At Tampa-based ExecuJet Charter Service, meanwhile, a roundtrip three-day excursion from Tampa to New York, on average, can cost a member of the firm’s Freedom Lease program $13,000. A three-day trip means the plane is dedicated to the client for three days — one to fly to the destination, one idle day there and one to fly home. 

That flight, on a mid-size Hawker Beechcraft, could cost about $20,000 with ExecuJet for a traditional charter client, the firm says. 

MOTOR MUSCLE
One business that caters to the wealthy through speed apparently isn’t enough for Steve White. 

And for that, in addition to Sarasota-based Southern Jet, White has S/S Motorsports.

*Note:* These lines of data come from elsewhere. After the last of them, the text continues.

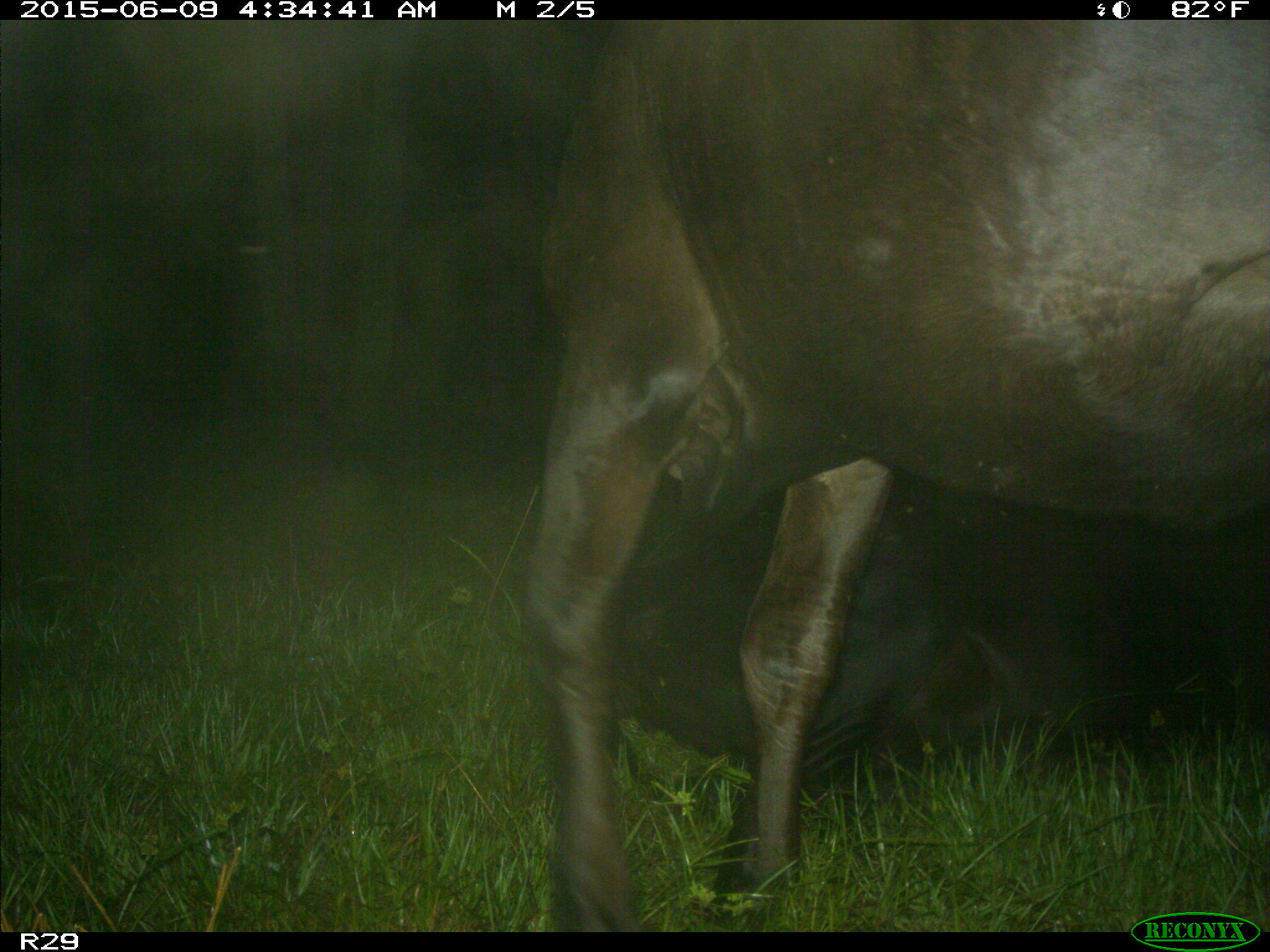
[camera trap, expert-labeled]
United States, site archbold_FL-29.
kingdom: Animalia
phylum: Chordata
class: Mammalia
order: Artiodactyla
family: Bovidae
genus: Bos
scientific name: Bos taurus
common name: domestic cow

Also based in Sarasota, in a shop off Clark Road, S/S is a relic: It custom builds modified high-end muscle cars, what it calls high-performance vehicles “that are mild enough to drive anywhere and extreme enough to cross the ¼ mile line in under 11 seconds.”

White and a business partner, Steve Keech, founded the company in 2006, after White had a bad experience with another custom car fabricator. The company has since rebuilt several major muscle cars, including Camaros and Corvettes. The process can cover everything from engines to paint. 

Not surprisingly, business has slowed in concert with the recession.  “While the top 1% of people do like these cars, you need a broader market,” says White. “And that broader market has gotten wiped out.”
White, for instance, recalls that in boom times, he had a client who bought a new car every six months, just because he could. That client hasn’t been back in four years.

White believes the business will come back with the economy. “The people who have not been buying these products, when they are able to buy again, they will go crazy,” he says.